Exercise #3: Create a program called ColonyDynamics2.cpp. This program will take the following user input:

• The value of m (double)
• The initial value of H (int), the number of bees working in the hive
• The initial value of F (int), the number of forager bees

You will use this user input to produce a CSV file called growth.csv. This file will contain a series of time steps (time 0-15000) along with computed values of H and F for each time step. Remember that the values of H and F at each time step (other than step 0) are the present values of H and F with the change in H (dH/dt) and change in F (dF/dt) added to them. You will also need to use the following constants: L = 2000, w = 27000, α = 0.25, σ = 0.75.

All computed numerical values should be precise to three decimal places. Your program should make use of multiple functions besides main() (use the input/process/output cycle as your guide).

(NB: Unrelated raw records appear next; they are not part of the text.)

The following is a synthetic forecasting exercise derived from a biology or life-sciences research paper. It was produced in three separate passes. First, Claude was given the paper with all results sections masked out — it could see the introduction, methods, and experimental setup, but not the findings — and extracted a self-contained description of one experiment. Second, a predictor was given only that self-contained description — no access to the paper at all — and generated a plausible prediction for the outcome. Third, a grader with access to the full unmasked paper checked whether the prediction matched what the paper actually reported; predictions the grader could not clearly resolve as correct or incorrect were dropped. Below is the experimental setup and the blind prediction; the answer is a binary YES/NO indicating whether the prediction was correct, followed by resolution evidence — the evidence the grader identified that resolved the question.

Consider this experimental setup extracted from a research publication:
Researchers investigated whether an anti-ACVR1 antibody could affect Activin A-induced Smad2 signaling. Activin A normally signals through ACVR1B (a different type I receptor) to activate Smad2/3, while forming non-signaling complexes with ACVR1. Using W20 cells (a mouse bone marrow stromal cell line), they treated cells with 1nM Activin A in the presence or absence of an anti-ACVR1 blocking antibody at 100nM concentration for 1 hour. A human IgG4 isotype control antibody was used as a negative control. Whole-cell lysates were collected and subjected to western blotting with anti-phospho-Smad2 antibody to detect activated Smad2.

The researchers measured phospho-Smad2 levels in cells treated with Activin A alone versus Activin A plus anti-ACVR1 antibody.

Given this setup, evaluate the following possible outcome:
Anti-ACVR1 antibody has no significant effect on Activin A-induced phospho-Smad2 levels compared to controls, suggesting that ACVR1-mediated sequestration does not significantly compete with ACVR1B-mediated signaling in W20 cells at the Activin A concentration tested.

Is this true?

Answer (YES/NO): NO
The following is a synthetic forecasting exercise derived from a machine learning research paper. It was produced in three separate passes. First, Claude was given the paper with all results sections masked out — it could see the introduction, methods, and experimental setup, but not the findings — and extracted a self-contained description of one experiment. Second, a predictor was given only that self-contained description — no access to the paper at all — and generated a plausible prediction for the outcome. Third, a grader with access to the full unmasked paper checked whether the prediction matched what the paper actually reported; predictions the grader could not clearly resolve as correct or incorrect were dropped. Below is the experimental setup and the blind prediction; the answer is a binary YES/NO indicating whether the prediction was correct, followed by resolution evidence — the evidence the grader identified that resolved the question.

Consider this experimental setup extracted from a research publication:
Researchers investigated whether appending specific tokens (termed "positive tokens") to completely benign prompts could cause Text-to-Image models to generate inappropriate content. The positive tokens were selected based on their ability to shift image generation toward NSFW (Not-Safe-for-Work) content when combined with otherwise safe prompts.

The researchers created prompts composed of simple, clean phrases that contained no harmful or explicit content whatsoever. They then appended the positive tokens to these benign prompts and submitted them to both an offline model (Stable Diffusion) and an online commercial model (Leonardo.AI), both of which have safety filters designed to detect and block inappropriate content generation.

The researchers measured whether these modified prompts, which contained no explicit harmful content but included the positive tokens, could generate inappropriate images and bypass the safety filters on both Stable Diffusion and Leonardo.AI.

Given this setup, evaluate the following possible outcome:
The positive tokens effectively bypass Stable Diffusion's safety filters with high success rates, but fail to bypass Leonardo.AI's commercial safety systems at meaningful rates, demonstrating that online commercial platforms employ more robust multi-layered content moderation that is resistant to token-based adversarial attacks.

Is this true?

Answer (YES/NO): NO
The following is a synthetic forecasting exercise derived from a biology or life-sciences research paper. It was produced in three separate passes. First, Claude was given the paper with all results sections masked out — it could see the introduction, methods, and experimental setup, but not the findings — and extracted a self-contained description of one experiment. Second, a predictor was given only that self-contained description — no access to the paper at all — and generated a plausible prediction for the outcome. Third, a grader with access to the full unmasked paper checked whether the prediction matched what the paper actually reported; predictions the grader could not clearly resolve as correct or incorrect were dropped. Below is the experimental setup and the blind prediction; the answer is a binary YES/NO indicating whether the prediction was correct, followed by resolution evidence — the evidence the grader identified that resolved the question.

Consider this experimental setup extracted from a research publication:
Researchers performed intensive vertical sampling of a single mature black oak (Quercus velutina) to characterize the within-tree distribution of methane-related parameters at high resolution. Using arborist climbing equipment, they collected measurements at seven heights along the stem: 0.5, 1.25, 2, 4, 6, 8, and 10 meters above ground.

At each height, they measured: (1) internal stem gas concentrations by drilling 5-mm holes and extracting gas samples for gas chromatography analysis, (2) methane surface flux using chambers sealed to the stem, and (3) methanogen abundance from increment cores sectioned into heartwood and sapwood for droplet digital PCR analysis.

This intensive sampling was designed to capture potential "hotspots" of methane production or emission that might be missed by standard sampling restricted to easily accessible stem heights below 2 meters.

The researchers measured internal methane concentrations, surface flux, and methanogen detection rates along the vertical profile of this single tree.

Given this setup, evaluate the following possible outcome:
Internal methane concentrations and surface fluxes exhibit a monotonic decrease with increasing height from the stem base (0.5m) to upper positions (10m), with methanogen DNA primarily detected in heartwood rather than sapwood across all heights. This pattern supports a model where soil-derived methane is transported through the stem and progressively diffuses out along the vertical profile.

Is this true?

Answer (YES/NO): NO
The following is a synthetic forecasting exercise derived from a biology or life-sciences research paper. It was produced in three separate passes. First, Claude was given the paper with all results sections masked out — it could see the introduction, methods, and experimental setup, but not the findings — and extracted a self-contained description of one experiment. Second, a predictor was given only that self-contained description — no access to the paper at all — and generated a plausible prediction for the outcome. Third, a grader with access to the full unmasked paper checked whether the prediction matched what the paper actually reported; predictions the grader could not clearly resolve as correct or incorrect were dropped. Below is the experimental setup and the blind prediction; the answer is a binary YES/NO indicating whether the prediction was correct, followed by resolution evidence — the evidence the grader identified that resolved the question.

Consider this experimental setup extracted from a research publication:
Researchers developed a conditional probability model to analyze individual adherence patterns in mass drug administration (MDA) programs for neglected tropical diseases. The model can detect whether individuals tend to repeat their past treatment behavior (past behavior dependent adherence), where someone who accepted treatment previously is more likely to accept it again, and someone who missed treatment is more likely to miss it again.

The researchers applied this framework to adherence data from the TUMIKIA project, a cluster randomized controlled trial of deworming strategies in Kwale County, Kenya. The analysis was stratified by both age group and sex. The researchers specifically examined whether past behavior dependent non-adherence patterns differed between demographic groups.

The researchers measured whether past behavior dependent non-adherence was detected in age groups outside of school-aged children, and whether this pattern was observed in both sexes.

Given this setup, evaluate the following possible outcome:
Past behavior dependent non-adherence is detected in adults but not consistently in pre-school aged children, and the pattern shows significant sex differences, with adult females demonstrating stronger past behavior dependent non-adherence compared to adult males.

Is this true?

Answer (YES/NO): NO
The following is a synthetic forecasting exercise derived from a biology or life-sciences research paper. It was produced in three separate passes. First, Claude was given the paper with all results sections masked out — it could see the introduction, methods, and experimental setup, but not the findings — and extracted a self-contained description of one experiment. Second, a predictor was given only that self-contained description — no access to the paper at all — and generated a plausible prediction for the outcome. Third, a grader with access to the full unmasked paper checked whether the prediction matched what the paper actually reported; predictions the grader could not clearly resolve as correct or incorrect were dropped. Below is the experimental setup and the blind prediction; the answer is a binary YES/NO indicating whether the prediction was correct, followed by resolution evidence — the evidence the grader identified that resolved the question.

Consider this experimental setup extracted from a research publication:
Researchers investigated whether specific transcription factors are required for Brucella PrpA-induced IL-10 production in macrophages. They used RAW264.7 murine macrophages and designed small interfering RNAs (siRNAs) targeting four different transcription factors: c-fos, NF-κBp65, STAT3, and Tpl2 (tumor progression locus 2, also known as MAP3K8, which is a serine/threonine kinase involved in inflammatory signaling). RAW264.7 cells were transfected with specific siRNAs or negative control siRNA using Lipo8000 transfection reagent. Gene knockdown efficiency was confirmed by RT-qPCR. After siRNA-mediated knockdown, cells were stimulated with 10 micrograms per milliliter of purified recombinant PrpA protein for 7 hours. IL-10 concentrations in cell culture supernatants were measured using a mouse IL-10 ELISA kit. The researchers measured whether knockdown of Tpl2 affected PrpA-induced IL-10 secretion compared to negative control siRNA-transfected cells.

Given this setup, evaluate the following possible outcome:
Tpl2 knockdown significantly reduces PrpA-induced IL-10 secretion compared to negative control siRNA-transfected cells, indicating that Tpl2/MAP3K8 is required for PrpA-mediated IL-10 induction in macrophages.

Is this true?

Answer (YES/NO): YES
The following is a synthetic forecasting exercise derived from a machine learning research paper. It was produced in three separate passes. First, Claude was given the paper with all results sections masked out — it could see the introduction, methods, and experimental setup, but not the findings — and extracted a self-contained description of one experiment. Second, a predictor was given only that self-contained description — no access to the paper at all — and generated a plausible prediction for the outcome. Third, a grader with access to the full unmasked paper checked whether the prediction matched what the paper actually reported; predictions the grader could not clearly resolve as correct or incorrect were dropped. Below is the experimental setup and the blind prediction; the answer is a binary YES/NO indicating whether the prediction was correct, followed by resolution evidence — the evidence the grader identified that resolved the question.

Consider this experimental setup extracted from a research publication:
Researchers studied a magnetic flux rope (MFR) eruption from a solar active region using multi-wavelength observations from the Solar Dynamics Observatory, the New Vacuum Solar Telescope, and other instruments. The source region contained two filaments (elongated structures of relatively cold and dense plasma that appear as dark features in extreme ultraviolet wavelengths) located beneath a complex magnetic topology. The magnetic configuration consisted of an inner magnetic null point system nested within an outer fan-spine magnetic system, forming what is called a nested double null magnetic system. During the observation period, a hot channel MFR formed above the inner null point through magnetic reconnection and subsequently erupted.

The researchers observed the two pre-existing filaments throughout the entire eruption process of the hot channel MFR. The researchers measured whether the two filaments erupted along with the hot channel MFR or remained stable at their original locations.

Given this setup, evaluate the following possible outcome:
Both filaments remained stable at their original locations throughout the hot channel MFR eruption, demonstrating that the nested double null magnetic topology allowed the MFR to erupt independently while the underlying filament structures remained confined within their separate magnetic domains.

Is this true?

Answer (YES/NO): YES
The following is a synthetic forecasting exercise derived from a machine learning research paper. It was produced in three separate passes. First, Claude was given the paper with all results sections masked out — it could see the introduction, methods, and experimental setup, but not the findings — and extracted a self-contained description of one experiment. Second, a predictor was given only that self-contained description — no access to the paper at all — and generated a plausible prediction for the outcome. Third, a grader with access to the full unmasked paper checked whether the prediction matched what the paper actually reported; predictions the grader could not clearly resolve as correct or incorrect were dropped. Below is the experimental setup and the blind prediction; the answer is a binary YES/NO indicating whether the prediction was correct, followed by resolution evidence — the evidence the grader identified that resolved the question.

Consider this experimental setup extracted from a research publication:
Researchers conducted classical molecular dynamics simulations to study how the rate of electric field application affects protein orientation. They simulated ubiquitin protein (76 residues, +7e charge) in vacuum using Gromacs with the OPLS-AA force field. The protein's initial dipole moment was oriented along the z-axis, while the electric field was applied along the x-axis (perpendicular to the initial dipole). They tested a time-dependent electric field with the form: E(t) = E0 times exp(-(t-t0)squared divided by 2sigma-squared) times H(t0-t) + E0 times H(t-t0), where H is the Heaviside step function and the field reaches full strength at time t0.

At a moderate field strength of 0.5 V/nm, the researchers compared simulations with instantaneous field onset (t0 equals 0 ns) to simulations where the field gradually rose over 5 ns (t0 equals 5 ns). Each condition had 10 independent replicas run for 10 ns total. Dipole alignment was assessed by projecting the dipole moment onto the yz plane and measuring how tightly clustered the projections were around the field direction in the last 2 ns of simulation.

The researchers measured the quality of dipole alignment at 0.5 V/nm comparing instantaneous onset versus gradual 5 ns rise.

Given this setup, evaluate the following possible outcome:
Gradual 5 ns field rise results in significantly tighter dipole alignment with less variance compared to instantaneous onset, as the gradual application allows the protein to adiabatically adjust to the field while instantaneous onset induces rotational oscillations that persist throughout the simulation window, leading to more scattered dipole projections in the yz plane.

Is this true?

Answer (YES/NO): NO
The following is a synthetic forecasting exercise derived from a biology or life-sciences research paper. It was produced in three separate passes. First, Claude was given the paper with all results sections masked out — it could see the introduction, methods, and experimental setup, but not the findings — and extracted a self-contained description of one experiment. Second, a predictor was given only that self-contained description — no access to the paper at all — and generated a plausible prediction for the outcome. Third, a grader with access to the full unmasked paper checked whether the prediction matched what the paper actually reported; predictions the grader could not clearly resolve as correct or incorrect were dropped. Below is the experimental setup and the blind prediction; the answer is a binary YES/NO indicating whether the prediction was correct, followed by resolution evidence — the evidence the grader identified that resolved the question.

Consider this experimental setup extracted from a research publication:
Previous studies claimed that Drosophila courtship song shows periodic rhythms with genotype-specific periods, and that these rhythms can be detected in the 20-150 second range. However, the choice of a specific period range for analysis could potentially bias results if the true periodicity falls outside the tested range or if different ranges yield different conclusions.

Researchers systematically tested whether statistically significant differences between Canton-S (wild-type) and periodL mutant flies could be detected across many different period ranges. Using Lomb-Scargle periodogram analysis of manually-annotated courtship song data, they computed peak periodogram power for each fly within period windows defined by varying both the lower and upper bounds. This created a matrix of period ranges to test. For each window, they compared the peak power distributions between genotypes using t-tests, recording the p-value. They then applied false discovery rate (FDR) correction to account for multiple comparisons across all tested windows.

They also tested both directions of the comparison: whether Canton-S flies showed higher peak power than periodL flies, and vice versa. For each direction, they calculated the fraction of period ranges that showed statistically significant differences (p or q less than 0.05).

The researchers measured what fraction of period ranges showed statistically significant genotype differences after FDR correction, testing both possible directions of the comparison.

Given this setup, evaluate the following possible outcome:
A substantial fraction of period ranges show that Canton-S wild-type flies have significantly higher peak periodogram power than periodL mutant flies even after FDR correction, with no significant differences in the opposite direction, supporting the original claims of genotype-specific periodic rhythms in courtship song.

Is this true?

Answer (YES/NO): NO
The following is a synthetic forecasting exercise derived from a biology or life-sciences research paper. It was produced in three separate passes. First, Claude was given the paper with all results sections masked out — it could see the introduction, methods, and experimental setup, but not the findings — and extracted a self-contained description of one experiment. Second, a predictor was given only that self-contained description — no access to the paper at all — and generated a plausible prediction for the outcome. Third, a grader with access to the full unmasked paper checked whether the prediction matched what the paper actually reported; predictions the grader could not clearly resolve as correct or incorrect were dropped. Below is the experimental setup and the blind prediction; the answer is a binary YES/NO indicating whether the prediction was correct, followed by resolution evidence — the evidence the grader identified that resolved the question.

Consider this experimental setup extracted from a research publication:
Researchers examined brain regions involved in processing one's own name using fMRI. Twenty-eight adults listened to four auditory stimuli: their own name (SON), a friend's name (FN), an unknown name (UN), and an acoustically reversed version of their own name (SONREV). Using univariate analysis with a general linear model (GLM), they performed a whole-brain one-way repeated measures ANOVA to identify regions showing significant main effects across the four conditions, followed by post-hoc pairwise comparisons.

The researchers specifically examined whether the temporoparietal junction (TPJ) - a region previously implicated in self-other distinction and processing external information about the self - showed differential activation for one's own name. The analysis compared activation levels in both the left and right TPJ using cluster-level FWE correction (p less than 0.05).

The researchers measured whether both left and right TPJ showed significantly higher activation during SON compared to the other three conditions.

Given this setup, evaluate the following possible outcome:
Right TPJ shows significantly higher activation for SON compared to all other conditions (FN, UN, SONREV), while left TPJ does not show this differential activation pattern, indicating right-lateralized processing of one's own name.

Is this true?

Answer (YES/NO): NO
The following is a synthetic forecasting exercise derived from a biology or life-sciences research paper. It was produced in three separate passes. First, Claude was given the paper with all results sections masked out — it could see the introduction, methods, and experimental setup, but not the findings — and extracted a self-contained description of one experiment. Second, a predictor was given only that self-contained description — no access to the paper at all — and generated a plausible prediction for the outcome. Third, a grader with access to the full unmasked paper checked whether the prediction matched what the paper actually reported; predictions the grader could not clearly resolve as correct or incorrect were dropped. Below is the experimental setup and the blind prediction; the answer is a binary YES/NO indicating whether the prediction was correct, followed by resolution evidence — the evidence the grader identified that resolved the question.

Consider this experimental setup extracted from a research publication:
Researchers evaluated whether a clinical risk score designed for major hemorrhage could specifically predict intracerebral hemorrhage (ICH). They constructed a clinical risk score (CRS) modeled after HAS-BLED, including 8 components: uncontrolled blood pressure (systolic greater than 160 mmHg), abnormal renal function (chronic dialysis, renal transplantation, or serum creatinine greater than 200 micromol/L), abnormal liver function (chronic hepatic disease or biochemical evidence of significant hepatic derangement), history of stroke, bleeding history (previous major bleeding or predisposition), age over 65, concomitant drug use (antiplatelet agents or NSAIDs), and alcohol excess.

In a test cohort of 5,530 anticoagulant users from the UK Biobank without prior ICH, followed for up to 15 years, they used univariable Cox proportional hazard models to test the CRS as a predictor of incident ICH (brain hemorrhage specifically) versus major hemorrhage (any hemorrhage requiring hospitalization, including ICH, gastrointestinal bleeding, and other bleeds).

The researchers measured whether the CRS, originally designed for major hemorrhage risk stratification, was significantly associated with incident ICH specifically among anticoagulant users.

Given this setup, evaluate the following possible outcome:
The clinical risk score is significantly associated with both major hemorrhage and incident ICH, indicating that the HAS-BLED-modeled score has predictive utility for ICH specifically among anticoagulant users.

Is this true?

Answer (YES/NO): YES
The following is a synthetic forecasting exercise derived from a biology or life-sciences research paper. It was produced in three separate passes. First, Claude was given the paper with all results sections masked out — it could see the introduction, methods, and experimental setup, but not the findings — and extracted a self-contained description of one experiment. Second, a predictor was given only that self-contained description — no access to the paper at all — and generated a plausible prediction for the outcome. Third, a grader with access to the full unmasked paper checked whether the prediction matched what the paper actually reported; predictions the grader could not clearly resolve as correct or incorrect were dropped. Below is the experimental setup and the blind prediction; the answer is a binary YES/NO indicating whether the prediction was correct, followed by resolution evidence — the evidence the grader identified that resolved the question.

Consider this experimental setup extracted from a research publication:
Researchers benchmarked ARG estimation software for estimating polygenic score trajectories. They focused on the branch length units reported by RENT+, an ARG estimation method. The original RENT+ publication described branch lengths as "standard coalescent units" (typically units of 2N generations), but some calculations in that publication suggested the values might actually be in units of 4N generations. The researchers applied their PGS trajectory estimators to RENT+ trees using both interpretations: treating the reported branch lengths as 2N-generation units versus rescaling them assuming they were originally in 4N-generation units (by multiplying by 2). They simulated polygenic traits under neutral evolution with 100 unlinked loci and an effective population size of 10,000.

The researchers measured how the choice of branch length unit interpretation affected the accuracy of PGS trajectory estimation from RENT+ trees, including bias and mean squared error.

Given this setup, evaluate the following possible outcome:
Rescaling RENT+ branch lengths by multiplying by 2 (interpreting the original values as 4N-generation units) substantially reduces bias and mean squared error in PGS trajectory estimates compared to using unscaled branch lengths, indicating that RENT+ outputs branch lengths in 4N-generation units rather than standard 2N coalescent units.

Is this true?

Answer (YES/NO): NO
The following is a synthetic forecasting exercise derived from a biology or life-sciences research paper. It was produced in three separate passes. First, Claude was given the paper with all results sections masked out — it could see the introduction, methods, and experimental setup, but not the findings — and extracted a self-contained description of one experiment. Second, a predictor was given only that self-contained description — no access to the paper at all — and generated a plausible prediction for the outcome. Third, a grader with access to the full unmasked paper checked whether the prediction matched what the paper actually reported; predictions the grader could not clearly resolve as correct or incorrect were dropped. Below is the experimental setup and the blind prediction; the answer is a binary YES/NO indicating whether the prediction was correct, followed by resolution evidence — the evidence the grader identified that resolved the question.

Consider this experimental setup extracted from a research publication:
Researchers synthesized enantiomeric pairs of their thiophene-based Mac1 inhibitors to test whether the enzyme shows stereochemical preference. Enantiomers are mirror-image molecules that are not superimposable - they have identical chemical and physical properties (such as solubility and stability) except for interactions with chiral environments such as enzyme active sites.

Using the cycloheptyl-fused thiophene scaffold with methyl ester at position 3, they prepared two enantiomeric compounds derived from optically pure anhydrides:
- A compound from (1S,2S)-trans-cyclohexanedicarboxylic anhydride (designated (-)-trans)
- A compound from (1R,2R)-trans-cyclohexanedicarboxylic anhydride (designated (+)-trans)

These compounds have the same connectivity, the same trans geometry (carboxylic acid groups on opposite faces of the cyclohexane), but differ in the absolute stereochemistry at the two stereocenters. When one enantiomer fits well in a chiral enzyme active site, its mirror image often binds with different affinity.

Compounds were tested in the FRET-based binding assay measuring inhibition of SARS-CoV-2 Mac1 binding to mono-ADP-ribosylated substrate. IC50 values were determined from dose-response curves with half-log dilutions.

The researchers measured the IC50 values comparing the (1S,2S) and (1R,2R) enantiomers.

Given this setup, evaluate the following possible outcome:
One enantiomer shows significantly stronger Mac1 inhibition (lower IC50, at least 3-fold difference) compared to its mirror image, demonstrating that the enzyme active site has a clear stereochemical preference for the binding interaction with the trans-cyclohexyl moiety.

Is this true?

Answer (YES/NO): YES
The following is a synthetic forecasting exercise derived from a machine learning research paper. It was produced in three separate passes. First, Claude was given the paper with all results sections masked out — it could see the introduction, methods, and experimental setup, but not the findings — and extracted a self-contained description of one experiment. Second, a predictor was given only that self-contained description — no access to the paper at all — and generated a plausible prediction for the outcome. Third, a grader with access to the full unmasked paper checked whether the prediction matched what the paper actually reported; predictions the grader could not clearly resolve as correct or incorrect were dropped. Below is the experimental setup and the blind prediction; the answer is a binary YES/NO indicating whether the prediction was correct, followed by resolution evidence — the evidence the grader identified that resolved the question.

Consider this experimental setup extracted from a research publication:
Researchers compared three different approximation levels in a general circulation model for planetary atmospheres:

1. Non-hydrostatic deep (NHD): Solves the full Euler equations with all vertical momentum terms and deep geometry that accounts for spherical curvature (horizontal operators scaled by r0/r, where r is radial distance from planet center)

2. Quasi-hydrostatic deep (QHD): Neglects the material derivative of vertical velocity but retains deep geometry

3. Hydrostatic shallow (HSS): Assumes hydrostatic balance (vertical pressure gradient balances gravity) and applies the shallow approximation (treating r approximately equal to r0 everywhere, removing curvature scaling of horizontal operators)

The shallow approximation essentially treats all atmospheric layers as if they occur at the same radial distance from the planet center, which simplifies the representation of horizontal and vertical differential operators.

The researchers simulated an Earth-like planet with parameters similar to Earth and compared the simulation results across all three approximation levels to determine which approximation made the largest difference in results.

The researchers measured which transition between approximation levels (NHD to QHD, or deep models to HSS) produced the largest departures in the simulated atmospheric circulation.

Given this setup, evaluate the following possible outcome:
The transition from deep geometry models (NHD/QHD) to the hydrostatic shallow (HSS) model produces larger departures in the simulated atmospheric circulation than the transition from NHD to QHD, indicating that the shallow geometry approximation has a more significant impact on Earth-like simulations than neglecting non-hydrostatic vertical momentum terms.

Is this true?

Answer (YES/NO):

Think about how each problem actually involves more than one subproblem. At a minimum, you must construct functions aligned with the input-process-output steps. Don’t forget to validate all input, in the manner we discussed in class!

Exercise #4: Open the growth.csv file you created in Exercise #3 with Microsoft Excel. Create a chart with two separate lines, plotted over time: one for H and one for F. The x-axis should be the increasing value of time. Add the chart as a separate page to your Excel workbook.

Deliverables

See the instructor for submission instructions and due date(s).